Our results also suggest that the strength of the association between having an RP and screening varies with the level of urbanisation of the patient’s area of residence. This association was particularly strong in Toulouse. The smaller impact of the RP in more rural areas can be explained by the lack of availability of GPs, who are in shorter supply in these places, forcing them to focus on acute care at the expense of prevention [1]. In addition, rural GPs are more likely to be male and older [30], and several studies have shown that patients treated by female and middle-aged doctors have a higher recourse to gynaecological screening [31, 32].

Our study suggests an association between deprivation and screening uptake, confirming the result of previous studies around the world [28, 33,34,35,36,37]. A social gradient was also found in the designation of an RP. To improve their uptake of cancers screening, the most disadvantaged women should have access to a structured and adapted care pathway, built around their RP. But for these populations, even GPs do not seem to have much impact on prevention. It is proven difficult for them to propose appropriate health education to this category of population [38].

This study suggests various ways to improve the uptake of gynaecological screening for all women, and in particular the most disadvantaged:

  • Implementing actions to encourage women who do not have an RP to appoint one (letters, assistance in choosing an RP and support).

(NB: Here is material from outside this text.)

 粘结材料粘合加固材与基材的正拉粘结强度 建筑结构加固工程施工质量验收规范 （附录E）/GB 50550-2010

  • Supporting continuity of care: regular consultations with the same GP would allow better access to prevention for all.

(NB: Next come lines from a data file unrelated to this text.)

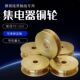 120行吊铜轮裸铜轮 100 起重机滑触线用铜轮集电器优质铜轮70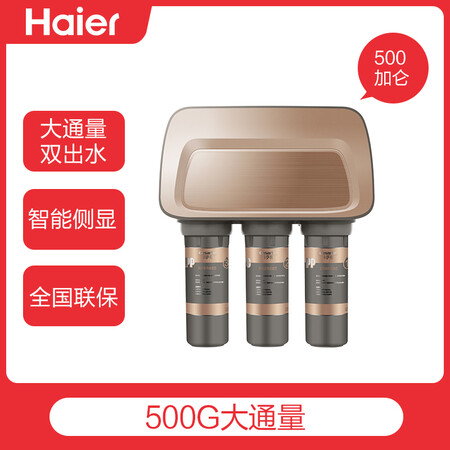 海尔卡萨帝RO反渗透500G大通量净水器CRO500-E3怎么样?好不好用?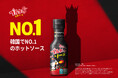 「FOOD STYLE Japan 2024」内にて飲食店向けに『ブルダックソース』ブースを出展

  • Improving the remuneration of consultations dedicated to prevention by the national health insurance, to avoid that preventive care is provided only after a "curative" consultation [28].

  • There are many barriers to health education and prevention by RP in low socio-economic populations [38]. Particular attention must be paid to them to avoid aggravating the already existing social inequalities in health. It is essential that RPs improve their communication skills, adapt to the literacy level of each patient, and take every opportunity to bring up prevention.

Conclusion

Lower rates of gynaecological screening among women without an RP compared to those with an RP may partly reflect a specific behaviour pattern in women less adherent to the health care system. However, this study also shows the importance of continuity of care and of the RP, who assumes the key role of relaying public health information in a more personalised and adapted way.

Databases reflecting adherence to the health care system and more precise characteristics of RPs (gender, age, pap smears delivery, consultations dedicated to prevention) could enable us further analyses, by helping identify the RP's own role and the mechanisms to increase women’s uptake of screening.